PROBLEM TO WORK ON: Rewrite everything from the start of the records down through the line containing "(166,217) → (93,305) → (419,95) → (417,168)", with "camera distance" replaced by "distance from the camera" and nothing else changed.

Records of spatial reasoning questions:
----

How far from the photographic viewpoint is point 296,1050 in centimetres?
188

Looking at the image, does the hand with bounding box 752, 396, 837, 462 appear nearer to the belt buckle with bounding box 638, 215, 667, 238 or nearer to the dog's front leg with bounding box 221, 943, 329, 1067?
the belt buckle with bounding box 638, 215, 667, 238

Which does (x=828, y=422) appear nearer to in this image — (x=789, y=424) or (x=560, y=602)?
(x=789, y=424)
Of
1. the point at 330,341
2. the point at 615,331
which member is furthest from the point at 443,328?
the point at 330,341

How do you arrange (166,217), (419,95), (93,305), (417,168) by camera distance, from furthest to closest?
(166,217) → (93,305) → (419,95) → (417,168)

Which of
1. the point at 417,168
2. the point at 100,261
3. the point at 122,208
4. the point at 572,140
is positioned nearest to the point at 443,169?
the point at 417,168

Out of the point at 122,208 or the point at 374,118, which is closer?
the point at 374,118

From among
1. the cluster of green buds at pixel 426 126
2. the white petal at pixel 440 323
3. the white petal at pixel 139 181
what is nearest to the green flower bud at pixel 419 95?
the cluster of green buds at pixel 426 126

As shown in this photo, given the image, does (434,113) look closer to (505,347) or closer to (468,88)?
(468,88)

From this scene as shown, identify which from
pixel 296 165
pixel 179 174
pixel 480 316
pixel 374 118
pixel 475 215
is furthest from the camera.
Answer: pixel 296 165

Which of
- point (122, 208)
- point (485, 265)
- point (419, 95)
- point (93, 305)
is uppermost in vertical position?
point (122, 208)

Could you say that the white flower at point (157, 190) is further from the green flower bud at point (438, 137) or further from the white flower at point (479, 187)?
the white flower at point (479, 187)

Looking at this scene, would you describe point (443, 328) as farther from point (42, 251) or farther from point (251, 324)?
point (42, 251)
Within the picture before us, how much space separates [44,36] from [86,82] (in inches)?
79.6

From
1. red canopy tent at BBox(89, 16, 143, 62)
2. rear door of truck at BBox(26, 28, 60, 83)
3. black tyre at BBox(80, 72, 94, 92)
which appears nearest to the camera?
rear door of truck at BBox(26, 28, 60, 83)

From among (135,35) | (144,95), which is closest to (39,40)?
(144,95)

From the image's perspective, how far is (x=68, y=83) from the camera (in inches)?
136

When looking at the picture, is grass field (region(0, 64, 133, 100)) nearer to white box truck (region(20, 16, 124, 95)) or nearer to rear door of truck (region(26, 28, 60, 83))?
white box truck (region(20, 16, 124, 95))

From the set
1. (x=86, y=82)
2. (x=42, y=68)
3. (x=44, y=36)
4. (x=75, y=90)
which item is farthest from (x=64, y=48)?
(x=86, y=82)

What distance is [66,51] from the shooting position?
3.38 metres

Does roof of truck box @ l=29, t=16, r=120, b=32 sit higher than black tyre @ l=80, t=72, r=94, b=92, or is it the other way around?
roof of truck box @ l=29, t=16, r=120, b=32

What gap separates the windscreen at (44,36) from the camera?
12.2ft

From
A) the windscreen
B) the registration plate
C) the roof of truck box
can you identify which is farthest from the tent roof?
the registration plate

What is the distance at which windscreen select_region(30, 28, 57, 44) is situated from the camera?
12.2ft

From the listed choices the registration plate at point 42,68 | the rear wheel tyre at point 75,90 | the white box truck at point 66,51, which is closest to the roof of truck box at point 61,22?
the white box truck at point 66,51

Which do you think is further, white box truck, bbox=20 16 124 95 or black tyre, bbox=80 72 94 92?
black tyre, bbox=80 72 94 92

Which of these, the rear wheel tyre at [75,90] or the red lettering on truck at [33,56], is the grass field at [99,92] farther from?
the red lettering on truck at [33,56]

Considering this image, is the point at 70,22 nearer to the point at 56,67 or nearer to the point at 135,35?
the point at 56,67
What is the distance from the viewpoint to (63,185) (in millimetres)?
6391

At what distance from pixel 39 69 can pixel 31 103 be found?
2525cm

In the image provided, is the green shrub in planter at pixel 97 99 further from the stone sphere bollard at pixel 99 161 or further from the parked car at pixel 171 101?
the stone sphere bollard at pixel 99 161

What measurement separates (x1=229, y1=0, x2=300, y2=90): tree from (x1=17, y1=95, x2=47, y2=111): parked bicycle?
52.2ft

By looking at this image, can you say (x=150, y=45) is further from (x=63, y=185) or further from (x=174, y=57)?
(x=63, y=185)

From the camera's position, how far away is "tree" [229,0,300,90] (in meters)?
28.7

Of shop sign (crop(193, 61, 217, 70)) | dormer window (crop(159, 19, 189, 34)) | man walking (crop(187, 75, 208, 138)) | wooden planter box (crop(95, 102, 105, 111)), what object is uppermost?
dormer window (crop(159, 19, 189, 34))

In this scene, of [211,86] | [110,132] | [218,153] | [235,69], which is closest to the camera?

----

ANSWER:
How far from the photographic viewpoint is point 296,1050 in centimetres?
188

Looking at the image, does the hand with bounding box 752, 396, 837, 462 appear nearer to the belt buckle with bounding box 638, 215, 667, 238 or nearer to the dog's front leg with bounding box 221, 943, 329, 1067?
the belt buckle with bounding box 638, 215, 667, 238

Which does (x=828, y=422) appear nearer to in this image — (x=789, y=424) or (x=560, y=602)?
(x=789, y=424)
Of
1. the point at 330,341
2. the point at 615,331
which member is furthest from the point at 443,328?
the point at 330,341

How do you arrange (166,217), (419,95), (93,305), (417,168) by distance from the camera, from furthest to closest?
(166,217) → (93,305) → (419,95) → (417,168)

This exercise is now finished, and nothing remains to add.